Thomas Strait read the signs that mattered. He said that on the way up. He and Norman were aligned along a revelation of converging truth. Perception was one thing and reality another. They talked about the Saturn like it was a great metaphor. Thomas Strait was on that level. He could talk and not talk about something. It was a gift seeing it in its nascent form in a man like Thomas Strait. He felt in his heart, that here was a friend found when the heart had begun to close off and that it mattered again that he proceed onward through life.
The kids, too, were in the car, alongside Lee-Ann, because people like this would have it no other way. School or the structure of life could be abandoned, if need be, if opportunity presented itself, and these were the Joads, or a variant of them. They would always survive.
Norman was glad they had come. He felt the weight of a gathering influence of how a connection to others was essential to a greater understanding of life. As for Kenneth, he didn’t push it. What they had shared between them was passed. This was the general nature of modern relationships, or so he believed, a person, or a series of people, footholds on the edge of a moment that might be eventually navigated. He thought of the apparatus of belay ropes, the piton spikes, the contingency of a bivouac, the sheer face of life’s quest that required the nuanced read of flaws and weaknesses essential to the ascent but, equally, to the descent.
He had sold the idea of a once-in-a-life time road trip, offering it on the spur of the moment, because he had wanted out of Mill Shoals.
Regrettably, though, Norman could not accommodate a meeting with Mr Whiskers, not right then, or the next day, for that matter. Mr Whiskers was tied up with meetings.
Thomas smoothed it all over.
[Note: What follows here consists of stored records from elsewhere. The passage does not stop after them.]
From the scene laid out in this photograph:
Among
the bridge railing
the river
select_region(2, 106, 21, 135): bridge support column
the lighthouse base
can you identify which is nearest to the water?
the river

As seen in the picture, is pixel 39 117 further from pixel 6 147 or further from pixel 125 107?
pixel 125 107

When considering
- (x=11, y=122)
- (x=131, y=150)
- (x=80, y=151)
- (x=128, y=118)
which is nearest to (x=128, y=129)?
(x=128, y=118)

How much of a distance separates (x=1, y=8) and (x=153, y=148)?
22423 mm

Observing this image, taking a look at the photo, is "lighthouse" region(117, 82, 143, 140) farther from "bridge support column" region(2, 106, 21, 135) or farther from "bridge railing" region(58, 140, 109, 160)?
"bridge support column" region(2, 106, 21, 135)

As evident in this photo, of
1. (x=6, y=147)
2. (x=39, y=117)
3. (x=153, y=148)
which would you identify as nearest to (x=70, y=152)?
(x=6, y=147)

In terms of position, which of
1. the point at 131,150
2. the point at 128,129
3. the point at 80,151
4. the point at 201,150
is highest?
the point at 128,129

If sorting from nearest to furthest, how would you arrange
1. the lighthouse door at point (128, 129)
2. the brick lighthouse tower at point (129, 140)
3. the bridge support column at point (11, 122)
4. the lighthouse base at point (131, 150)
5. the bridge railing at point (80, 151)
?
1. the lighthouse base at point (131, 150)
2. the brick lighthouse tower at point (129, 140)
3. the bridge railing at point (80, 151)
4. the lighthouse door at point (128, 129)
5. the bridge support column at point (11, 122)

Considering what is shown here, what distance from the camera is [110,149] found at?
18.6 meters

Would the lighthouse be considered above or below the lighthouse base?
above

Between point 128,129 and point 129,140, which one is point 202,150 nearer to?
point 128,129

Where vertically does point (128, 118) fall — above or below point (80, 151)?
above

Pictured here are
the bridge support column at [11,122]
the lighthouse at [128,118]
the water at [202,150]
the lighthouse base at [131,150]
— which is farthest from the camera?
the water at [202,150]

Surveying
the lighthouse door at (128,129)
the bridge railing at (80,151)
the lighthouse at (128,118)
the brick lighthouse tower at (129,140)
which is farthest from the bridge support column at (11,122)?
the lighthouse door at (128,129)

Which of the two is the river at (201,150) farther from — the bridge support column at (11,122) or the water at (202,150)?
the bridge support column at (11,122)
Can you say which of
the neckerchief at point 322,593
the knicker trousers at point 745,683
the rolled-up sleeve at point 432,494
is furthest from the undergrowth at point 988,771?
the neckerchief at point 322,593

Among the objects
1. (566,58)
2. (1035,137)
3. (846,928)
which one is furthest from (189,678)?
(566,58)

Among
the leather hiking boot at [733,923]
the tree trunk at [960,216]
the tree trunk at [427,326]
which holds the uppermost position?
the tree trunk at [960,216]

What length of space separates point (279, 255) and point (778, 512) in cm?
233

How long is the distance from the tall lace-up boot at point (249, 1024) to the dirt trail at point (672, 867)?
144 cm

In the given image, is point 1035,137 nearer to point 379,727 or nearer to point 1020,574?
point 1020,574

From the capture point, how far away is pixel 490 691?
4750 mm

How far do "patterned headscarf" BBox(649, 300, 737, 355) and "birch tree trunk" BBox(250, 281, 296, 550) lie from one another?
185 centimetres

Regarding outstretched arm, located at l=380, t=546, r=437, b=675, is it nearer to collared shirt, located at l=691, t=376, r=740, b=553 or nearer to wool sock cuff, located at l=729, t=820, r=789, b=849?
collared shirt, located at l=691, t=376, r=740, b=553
There was enough to occupy them with the swimming pool and the buffet breakfast and the pay-per-view movies and room service. Then there were the museums along the Lake Shore that they could visit.
The room, and whatever they ordered, it was all on Norman’s credit card.
Down in the Loop, Norman went to an ATM to withdraw money for incidentals. Thomas’s expression was one of abiding thanks as he accepted the money.
There was a deep-dish pizza they should try and a Chicago-style hot dog. There was so much Norman might have advised them to see — a pair of beluga whales at the aquarium, circling ghosts of strange discontent, alive and without hope, these creatures that once ranged oceans.
Norman’s head was partway in the open car door before he left. Lee-Ann was holding Sherwood. He was in her lap still, smiling, like this meant everything in the world to him, which it did at that moment, and Norman thought this was perhaps the rush of what Mr Feldman had felt on the occasion of his kindness, and that Mr Feldman had done what he could, in the damaged way his life had turned out, in the loss of his son to war, and probably so much more that Norman would never quite know or ever understand.
Lee-Ann reached and shook Norman’s hand. She leaned so her cleavage showed. It was purposeful and intended. She smiled in so doing it. She had a sex men yearned for, and she could torment a heart for a number of years yet. It was her true essence, no matter the prevailing politics or attitudes of political correctness. She had on the same dress and flip-flops, and this city would see something so rarely seen anymore, a woman of no prospects and rising spirits intent on enjoying life.
23
DOWN ON THE street below his hotel window, Nate could hear the sound of traffic. There were people everywhere. He had lost a certain perspective, an ability to see in the way one loses a sense of depth perception on the tundra. The Eskimo compensated and learned to see the world through a slit in a piece of bone. He was doing it through the split of blinds. His eyes hurt and adjusted. It was snowing.
The projector was a heavy gunmetal grey contraption with a dead weight not found anymore in objects. It had once been the property of the Elgin Public School System. It said so on a metal tag, a projector undoubtedly used to address and educate a conflagration of life’s great conflicts in the fifties — Sex Education and the Cold War.